Le Times a parlé avec un ancien mineur qui souffre aujourd’hui d’asbestose et a du mal à respirer. Il avait une voix typique de beaucoup d’autres.
« Si nous n’avions pas l’usine (d’amiante), comment vivrions-nous ? » a-t-il déclaré au Times. « Nous devons la garder ouverte pour que nous ayons des emplois. »
L’Australie se bat toujours contre l’amiante
Même dans les pays qui ont interdit l’amiante au cours des dernières décennies, il reste un problème persistant et toujours alarmant.
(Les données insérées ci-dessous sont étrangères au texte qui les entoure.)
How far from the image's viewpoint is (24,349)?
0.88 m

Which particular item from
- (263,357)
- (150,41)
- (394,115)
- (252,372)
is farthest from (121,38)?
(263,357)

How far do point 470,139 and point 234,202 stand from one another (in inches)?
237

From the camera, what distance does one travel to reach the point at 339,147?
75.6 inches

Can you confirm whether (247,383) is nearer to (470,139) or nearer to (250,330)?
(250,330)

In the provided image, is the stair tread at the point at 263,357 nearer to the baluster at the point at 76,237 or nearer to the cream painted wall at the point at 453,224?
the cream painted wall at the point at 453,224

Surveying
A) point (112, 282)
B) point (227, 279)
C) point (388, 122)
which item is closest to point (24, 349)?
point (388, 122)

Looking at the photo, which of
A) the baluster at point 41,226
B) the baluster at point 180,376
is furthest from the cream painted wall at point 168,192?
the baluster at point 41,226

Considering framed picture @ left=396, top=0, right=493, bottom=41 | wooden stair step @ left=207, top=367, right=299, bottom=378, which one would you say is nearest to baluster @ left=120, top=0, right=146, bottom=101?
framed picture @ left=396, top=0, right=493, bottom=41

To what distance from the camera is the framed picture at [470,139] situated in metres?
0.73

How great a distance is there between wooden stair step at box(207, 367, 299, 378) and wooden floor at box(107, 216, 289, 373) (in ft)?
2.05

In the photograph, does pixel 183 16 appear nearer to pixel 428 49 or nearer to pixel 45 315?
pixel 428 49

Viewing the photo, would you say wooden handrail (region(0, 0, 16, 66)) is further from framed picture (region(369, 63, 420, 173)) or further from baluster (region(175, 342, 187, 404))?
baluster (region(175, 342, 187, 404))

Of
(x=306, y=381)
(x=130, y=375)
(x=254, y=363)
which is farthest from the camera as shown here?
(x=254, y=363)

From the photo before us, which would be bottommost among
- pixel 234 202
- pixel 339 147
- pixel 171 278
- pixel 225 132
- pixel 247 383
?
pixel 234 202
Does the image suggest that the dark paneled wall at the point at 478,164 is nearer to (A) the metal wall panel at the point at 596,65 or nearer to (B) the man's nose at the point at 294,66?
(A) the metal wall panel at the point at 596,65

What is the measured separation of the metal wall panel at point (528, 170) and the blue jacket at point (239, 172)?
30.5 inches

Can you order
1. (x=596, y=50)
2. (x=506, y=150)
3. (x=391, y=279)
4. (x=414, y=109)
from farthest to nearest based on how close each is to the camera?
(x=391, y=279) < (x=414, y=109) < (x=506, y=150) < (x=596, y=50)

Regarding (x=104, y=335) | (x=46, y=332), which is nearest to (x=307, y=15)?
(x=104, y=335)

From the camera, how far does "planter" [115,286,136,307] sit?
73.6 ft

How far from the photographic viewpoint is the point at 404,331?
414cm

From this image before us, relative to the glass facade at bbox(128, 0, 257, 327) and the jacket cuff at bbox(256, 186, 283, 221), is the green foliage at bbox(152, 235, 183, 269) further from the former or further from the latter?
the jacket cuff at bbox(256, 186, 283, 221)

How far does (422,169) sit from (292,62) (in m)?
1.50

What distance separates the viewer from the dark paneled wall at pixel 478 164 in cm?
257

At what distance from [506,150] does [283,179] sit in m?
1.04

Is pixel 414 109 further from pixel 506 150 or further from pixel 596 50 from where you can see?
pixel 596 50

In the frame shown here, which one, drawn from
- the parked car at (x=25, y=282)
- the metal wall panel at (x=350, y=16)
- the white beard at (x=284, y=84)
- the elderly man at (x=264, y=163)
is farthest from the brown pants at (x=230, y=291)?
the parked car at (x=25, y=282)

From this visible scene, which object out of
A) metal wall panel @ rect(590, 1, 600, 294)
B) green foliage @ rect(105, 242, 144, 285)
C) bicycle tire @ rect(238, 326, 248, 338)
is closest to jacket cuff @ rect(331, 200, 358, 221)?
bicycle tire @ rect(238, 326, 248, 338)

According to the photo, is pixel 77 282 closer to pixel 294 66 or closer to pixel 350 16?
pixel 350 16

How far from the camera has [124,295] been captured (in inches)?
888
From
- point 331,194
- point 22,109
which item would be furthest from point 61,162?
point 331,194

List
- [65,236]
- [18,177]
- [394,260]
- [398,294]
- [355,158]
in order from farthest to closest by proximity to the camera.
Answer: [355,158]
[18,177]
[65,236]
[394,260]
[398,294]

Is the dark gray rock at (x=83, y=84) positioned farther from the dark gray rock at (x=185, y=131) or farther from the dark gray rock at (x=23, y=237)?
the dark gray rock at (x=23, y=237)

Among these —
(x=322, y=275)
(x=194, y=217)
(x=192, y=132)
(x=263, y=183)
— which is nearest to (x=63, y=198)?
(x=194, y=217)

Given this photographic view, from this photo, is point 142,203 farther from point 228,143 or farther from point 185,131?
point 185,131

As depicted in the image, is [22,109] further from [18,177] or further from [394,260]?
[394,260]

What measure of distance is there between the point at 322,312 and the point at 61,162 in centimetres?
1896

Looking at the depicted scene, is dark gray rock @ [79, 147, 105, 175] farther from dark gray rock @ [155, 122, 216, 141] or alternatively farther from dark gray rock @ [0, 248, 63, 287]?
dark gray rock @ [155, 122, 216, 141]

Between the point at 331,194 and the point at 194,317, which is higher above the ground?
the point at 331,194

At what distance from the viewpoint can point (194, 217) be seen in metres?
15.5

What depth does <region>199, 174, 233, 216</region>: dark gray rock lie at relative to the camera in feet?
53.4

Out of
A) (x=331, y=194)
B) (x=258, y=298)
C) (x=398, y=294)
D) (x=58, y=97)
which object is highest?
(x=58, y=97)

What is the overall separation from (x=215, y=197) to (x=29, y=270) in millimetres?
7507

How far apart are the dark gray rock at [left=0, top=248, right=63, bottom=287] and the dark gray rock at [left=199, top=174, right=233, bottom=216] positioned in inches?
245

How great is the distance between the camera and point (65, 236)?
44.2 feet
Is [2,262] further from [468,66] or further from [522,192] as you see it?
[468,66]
L’Australie, par exemple, a vu le déploiement de son très attendu Réseau national à large bande tourner au cauchemar à cause d’une peur de l’amiante.
Telstra Corporation Limited, la principale société de télécommunications et de médias du pays, a arrêté les travaux de préparation des tuyaux et des fosses souterraines existants qui devaient faire partie du réseau lorsqu’on a découvert qu’un pourcentage important d’entre eux étaient contaminés par l’amiante.
Le National Broadband Network était censé apporter un service haut débit à presque tous les foyers et entreprises d’Australie au cours des dix prochaines années. Ce plan pourrait être retardé par un prix supplémentaire de 50 millions de dollars pour le désamiantage nécessaire.